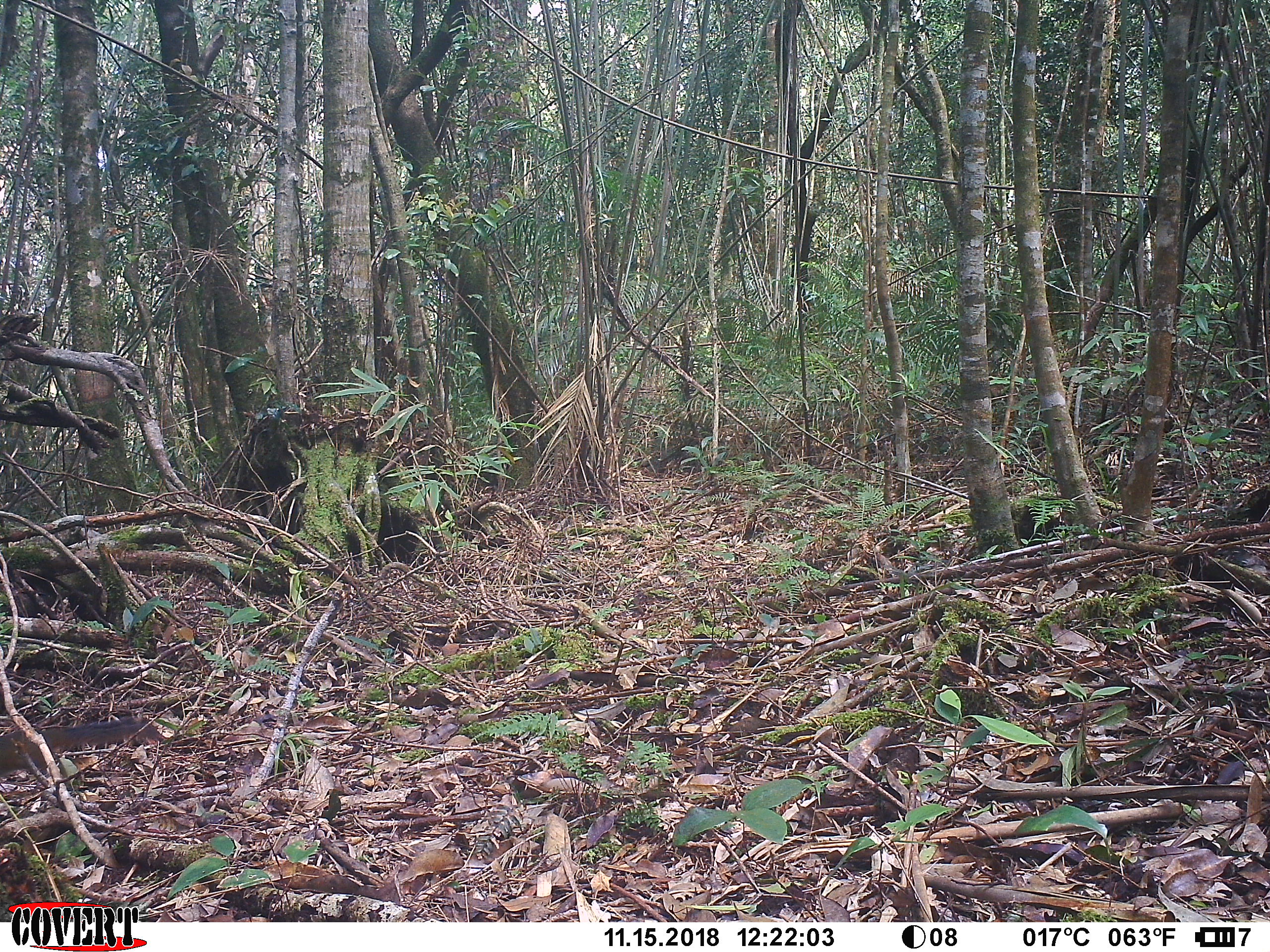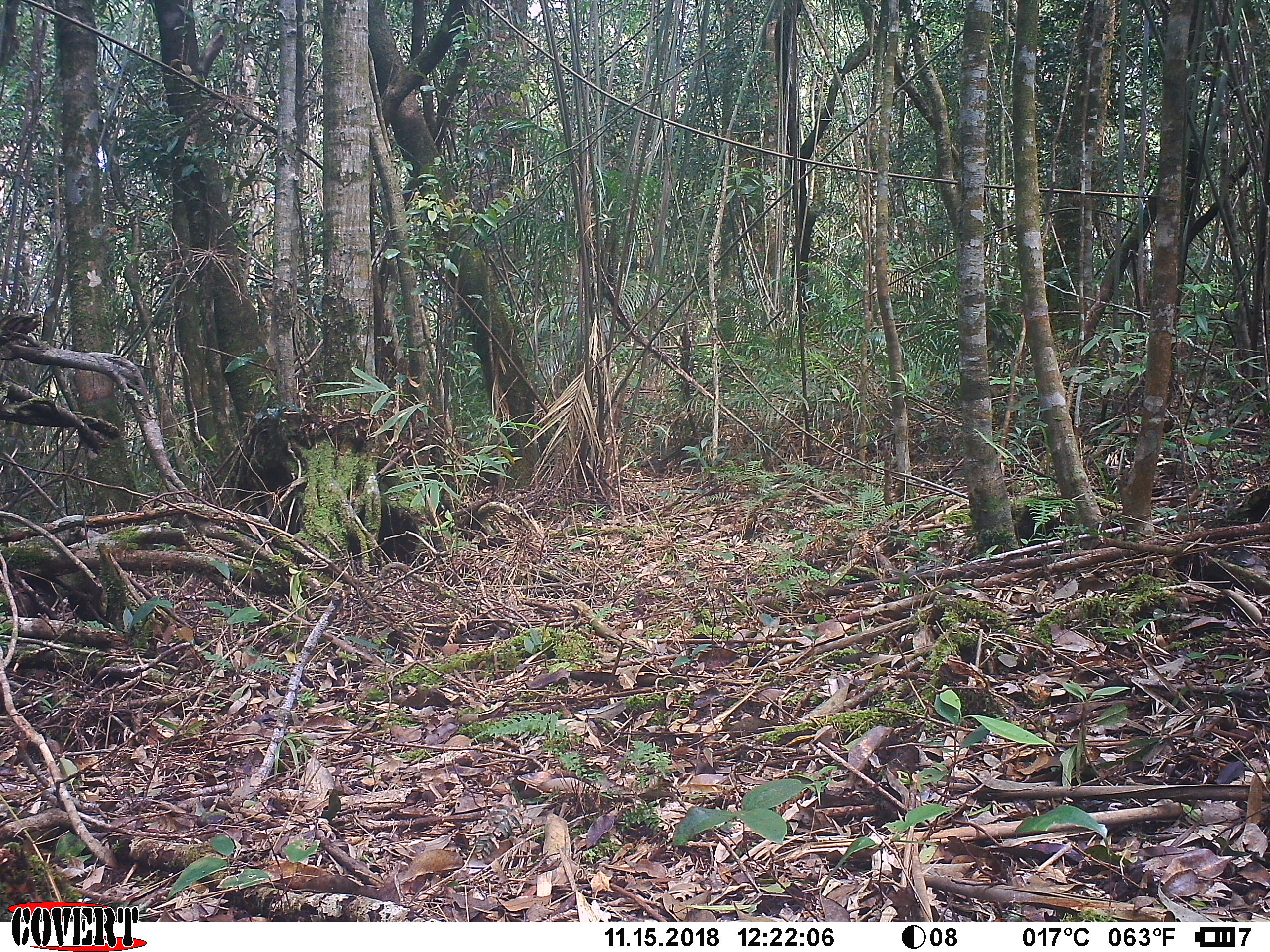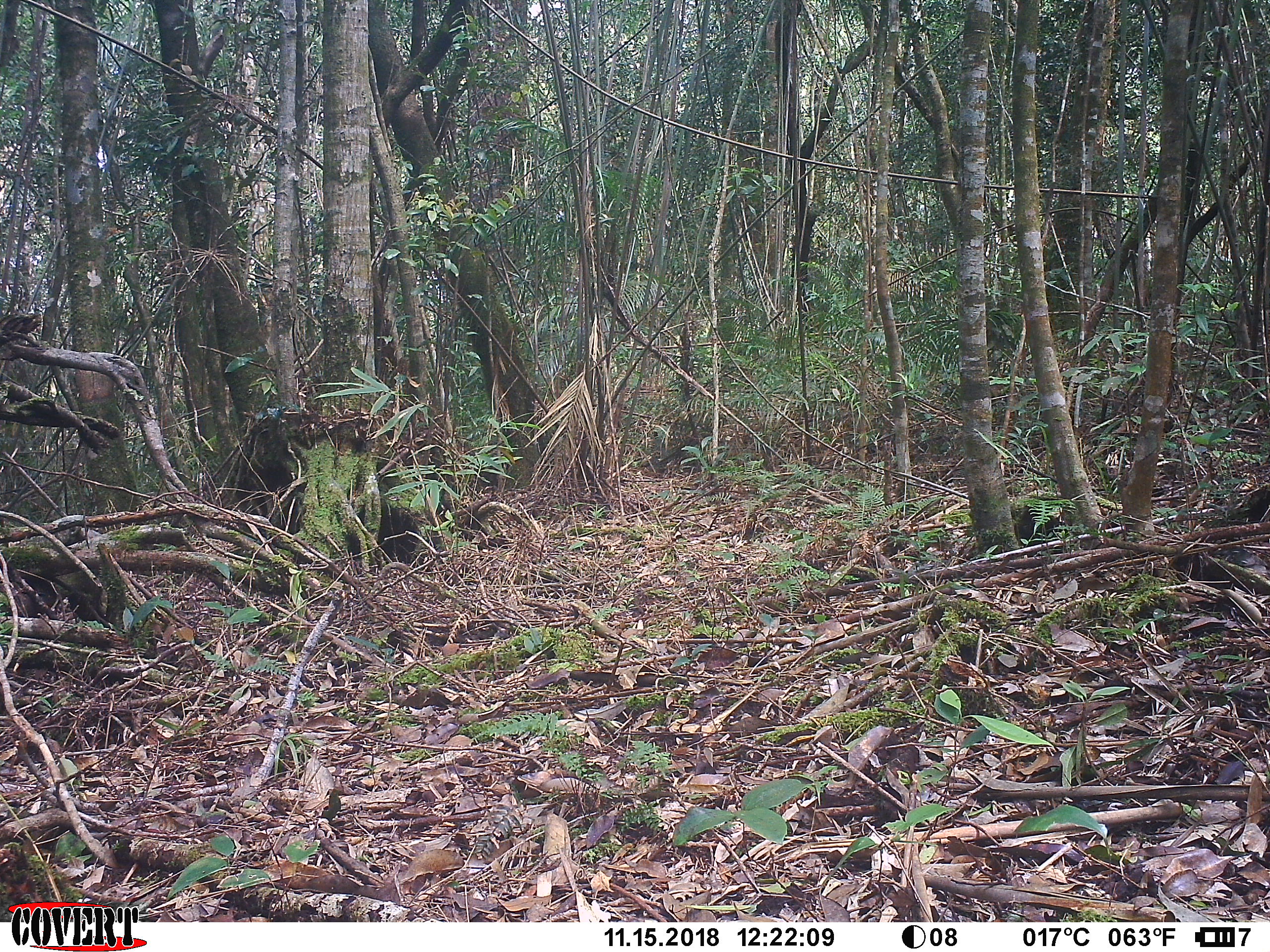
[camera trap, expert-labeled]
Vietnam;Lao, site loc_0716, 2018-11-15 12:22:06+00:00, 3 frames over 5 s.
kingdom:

About this exercise >>
Each line from the one containing "Vietnam;Lao, site loc_0716, 2018-11-15" through the last line of the material must be restated word for word, with no other text.

Completed task >>
Vietnam;Lao, site loc_0716, 2018-11-15 12:22:06+00:00, 3 frames over 5 s.
kingdom:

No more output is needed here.